Recent updates collapse opposing strand layers (`A0` + `A1`, etc.) before counts are distributed to the `ref`, `alt`, and `others` matrices. This guarantees that allelic support is identical regardless of BAM strand orientation and avoids spuriously split coverage in downstream metrics.

Important options:
- `--editingtype` · choose among AG, AC, AT, CA, CG, CT editing signatures.
- `--min-coverage` · per-site coverage filter before CEI calculation.
- `--threads` · configure Rayon pool size (defaults to 2 for stability).

## Performance Notes
- **UMI String Interning (New):** Identical UMI sequences are deduplicated in memory using `Arc<str>`, reducing memory footprint by 50-70% for datasets with repetitive UMIs at high-depth positions.
- **Adaptive HashMap Capacity (New):** Hash maps dynamically adjust their initial capacity based on chunk characteristics (high-depth vs normal), preventing over-allocation while maintaining performance.
- **Parallel sparse reduction (New):** `bam2mtx` merges per-thread chunk outputs with a lock-free sparse assembler, so CSR materialisation scales with core count without staging everything in a single consumer thread.
- **Aggressive Triplet Spilling (New):** The streaming matrix builder now uses a lower spill threshold (100K triplets, minimum 50K cap) to flush data to disk more frequently, dramatically reducing peak memory usage during large conversions.
- **Depth-cap awareness (New):** `bulk` now marks any site whose filtered depth reaches the configured maximum as `NEAR_MAX_DEPTH`, complementing the existing 1% proximity heuristic and making depth clipping visible downstream.
- **Streaming CSR materialisation (New):** Triplet runs are merged with a heap-based iterator that deduplicates row/column pairs on the fly, so final layer construction stays parallel-friendly and never loads all triplets into RAM at once.
- **Enhanced Chunk Monitoring (New):** Each chunk logs position count, high-depth site count, and total weight, providing visibility into workload characteristics and helping diagnose memory-intensive regions.
- **Reader pooling:** Each worker thread checks out an `IndexedReader` from a pool, avoiding reopen/seek penalties when iterating across genomic tiles.
- **Triplet batching:** Sparse matrices are assembled from thread-local batches of `(row, col, value)` triplets, eliminating cross-thread contention, and the final merge operates fully in parallel without an intermediate channel stage.
- **Adaptive chunking:** Dual CLI knobs (`--chunksize` for the depth-weighted standard loci budget and `--chunk-size-max-depth` for hotspot batch caps, now defaulting to 2) govern the parallel granularity for `bam2mtx` (and the batch size for AnnData writes), while the refactored `ParGranges` scheduler flattens tiles into a single Rayon queue so `bulk` honors `--chunksize` without serial bottlenecks.

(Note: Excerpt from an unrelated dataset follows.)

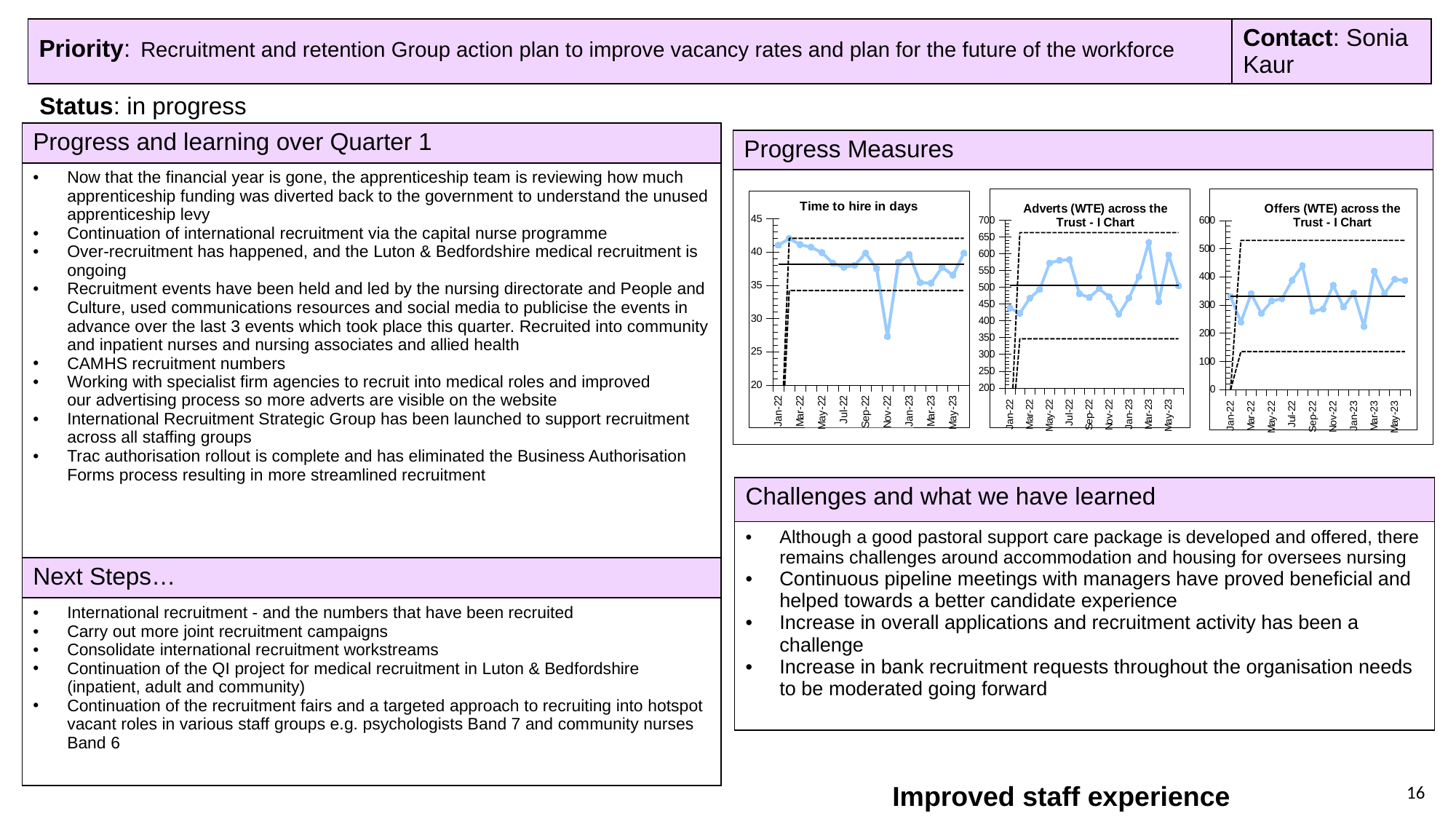
In the "Time to hire in days" chart, is the value for Nov-22 greater or less than 30? less In the "Adverts (WTE) across the Trust - I Chart", which month has the highest value? Mar-23 How many charts are shown in the Progress Measures section? 3 In the "Adverts (WTE) across the Trust - I Chart", is the value for Mar-23 greater or less than 600? greater In the "Time to hire in days" chart, which month has the lowest value? Nov-22 What is the title of the middle chart in the Progress Measures section? Adverts (WTE) across the Trust - I Chart In the "Offers (WTE) across the Trust - I Chart", is the value for Jan-23 greater or less than 300? greater What is the title of the rightmost chart in the Progress Measures section? Offers (WTE) across the Trust - I Chart What kind of chart is the "Time to hire in days" chart? line chart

Normal chunk weights now match the manifest’s `DEPTH + REF_SKIP + FAIL` metric for tighter alignment with bulk heuristics.
- **Chunk-level fetch & depth guards:** `bam2mtx` batches contiguous sites per contig, records observed depth, and—in `--two-pass` mode—relies on a first-pass `bulk` run capped at `--max-depth 8000` plus in-run pileup guards to prune oversaturated loci before dense pileups reach the matrix stage.
- **Progress-aware logging:** Chunk processors emit periodic `%` complete + ETA updates plus detailed per-chunk statistics so multi-hour conversions remain easy to follow from the console.

## Testing & Data
```bash
# REDIportal3 white-list, for use with `call`
wget https://comics.med.sustech.edu.cn/static_data/redicat/data/rediportal3.tsv.gz

# 10X 3' 20K_PBMC data
# chr22
wget https://comics.med.sustech.edu.cn/static_data/redicat/data/chr22.bam
wget https://comics.med.sustech.edu.cn/static_data/redicat/data/chr22.bam.bai
# cell barcodes
wget https://comics.med.sustech.edu.cn/static_data/redicat/data/barcodes.tsv.gz
```
A minimal BAM (`test/chr22.bam`) and index are included for smoke tests. Run `cargo test` to execute unit tests that exercise pileup traversal and CLI argument parsing.